Poursuivez l'essai sur la révolution solidaire et la gauche québécoise à partir de sa dernière phrase.

= EXTRAIT À LIRE =
===
Notes sur la révolution solidaire : partie II


Deuxième partie : l’État en question

Le retour au sens commun

L’esquisse d’une nouvelle stratégie pour la gauche québécoise du XXIe siècle peut s’avérer obscure pour plusieurs, d’autant plus que celle-ci réclame un discours accessible qui pourra rallier une majorité à un projet de transformation sociale. Le paradoxe réside dans le fait que l'exposition des présuppositions philosophiques relève d'une abstraction qui ne trouve son sens qu'à partir des applications concrètes qu'elle sera susceptible d'éclairer. L’introduction à la révolution solidaire renvoie davantage à une réflexion sur l'histoire, à la nécessité d'ancrer notre stratégie dans un imaginaire collectif, au besoin de penser une rupture à partir d'une continuité enfouie dans notre mémoire. Le défi sera alors de revenir au concret en montrant comment une nouvelle conception du monde pourra résoudre de manière intuitive les préoccupations populaires, sans pour autant verser dans le simplisme et les solutions trompeuses du populisme. La marque d'un tel discours sera la simplicité des grandes lignes et des arguments susceptibles d'appuyer les axes du projet, de même que sa capacité à ouvrir une brèche dans l'espace public pour approfondir la réflexion collective. Autrement dit, il s'agit de partir de « là où se trouve les gens », sans les enfermer dans le sens commun pour autant. Il faut saisir le « bon sens » des classes populaires en l'ouvrant sur une critique effective du système, qui mène non pas à l'impuissance et la résignation, mais une volonté d'émancipation.
===
= LIGNES FOURNIES =
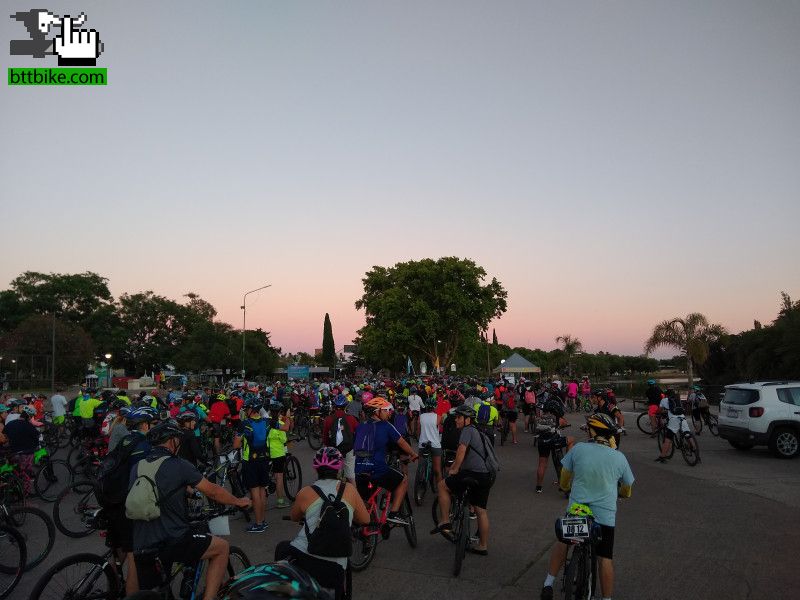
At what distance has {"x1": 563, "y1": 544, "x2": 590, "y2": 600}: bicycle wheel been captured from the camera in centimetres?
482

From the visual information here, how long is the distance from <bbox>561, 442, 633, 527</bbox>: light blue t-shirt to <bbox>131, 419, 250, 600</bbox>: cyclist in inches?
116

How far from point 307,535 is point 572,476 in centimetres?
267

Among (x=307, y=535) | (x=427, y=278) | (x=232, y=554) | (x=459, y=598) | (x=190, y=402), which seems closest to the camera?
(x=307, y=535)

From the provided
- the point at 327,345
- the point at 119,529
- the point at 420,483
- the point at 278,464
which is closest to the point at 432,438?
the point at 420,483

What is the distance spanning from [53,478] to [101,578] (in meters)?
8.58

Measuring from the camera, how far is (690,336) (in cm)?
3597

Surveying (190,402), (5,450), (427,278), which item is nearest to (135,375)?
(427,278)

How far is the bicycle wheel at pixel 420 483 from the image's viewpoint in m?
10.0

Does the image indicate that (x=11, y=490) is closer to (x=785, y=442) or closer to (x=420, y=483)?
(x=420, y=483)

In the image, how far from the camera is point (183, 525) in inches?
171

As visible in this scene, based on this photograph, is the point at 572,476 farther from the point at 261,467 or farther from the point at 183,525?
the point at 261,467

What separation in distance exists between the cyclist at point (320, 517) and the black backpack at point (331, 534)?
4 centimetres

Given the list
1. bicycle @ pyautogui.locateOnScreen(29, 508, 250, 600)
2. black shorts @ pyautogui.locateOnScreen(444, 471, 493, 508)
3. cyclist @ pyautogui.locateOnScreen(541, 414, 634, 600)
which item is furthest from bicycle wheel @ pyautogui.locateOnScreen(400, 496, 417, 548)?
===
= RÉSULTAT FINAL =
Le premier obstacle qui freine une adhésion spontanée au projet solidaire réside dans le rôle central que la gauche confère à l’État dans l’organisation de la vie politique et économique. Or, ce qui caractérise l’esprit conservateur dominant à notre époque est sans aucun doute le rejet massif de la classe politique, de la bureaucratie, voire de l’Idée même de l’État. Sur ce point, la droite a réussi sa lutte idéologique en ancrant un préjugé défavorable à l’égard du gouvernement, qui devient alors synonyme de corruption, de gaspillage et d’inefficacité, allant même jusqu’à remettre en question la pertinence des services publics et le principe de redistribution. Face à ce constat, la réponse habituelle de la gauche consiste à déconstruire ce discours en montrant que le principal problème ne réside pas dans la sphère publique mais dans l’hégémonie du privé, qui impose sa logique de profit à l’ensemble de la société.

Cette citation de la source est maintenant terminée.